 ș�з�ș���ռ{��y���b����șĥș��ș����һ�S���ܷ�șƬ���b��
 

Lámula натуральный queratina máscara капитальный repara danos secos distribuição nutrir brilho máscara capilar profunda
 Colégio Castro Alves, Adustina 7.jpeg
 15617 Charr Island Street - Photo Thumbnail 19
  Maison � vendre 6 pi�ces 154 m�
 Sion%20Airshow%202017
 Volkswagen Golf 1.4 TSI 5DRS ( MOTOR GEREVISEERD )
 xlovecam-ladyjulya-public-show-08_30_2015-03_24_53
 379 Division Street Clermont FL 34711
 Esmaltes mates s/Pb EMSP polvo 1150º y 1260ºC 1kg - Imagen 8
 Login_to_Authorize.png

━━━━━━━━

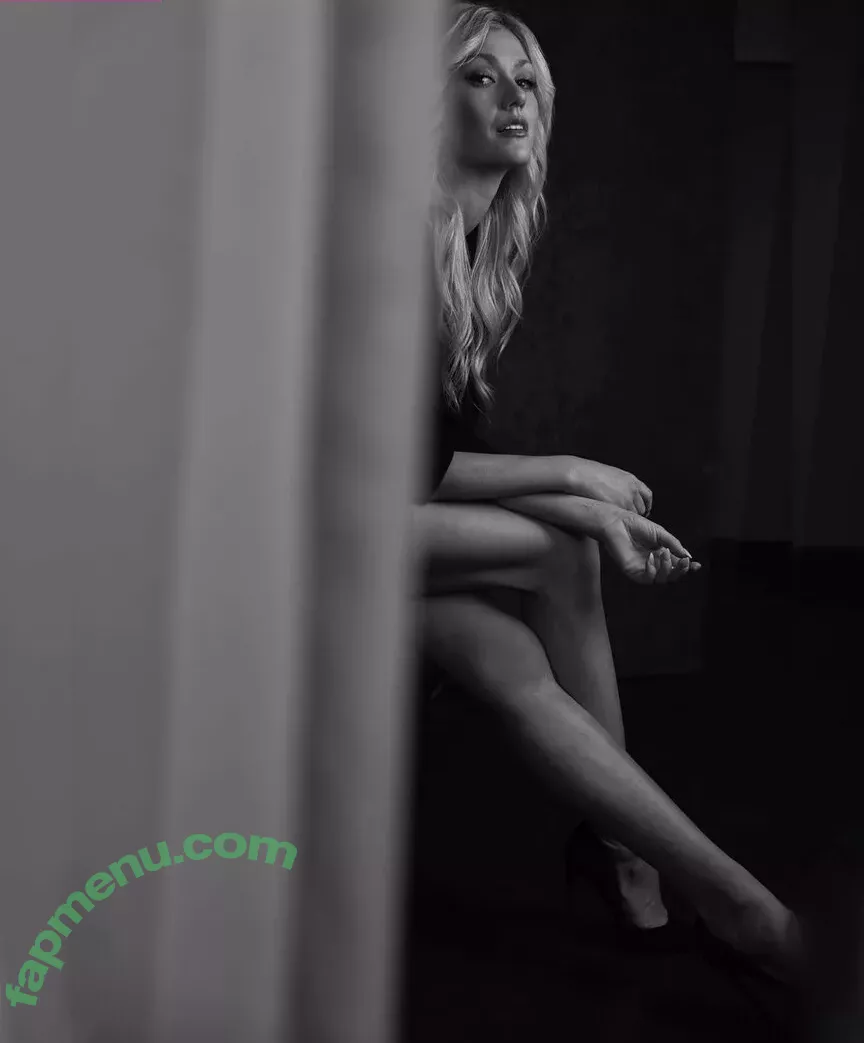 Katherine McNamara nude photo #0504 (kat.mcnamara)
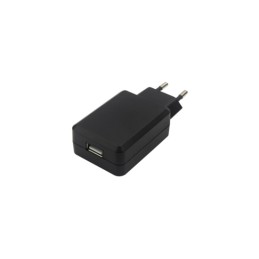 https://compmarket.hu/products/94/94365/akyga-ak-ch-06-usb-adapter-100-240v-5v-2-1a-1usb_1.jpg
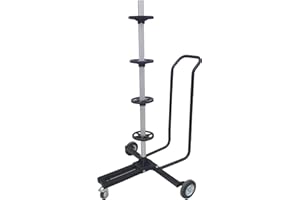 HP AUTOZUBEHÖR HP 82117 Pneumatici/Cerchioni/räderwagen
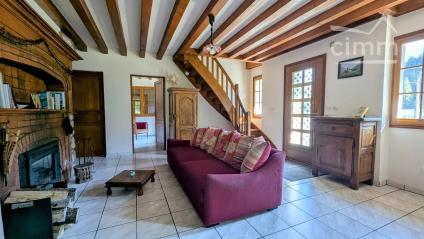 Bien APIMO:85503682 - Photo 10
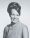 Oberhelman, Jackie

━━━━━━━━

Can you write out, character for character, the lines from the one containing "Lámula натуральный queratina" through the one containing "Maison � vendre 6 pi�ces 154 m�", including both of those lines?

* **Completed exercise**
Lámula натуральный queratina máscara капитальный repara danos secos distribuição nutrir brilho máscara capilar profunda
 Colégio Castro Alves, Adustina 7.jpeg
 15617 Charr Island Street - Photo Thumbnail 19
  Maison � vendre 6 pi�ces 154 m�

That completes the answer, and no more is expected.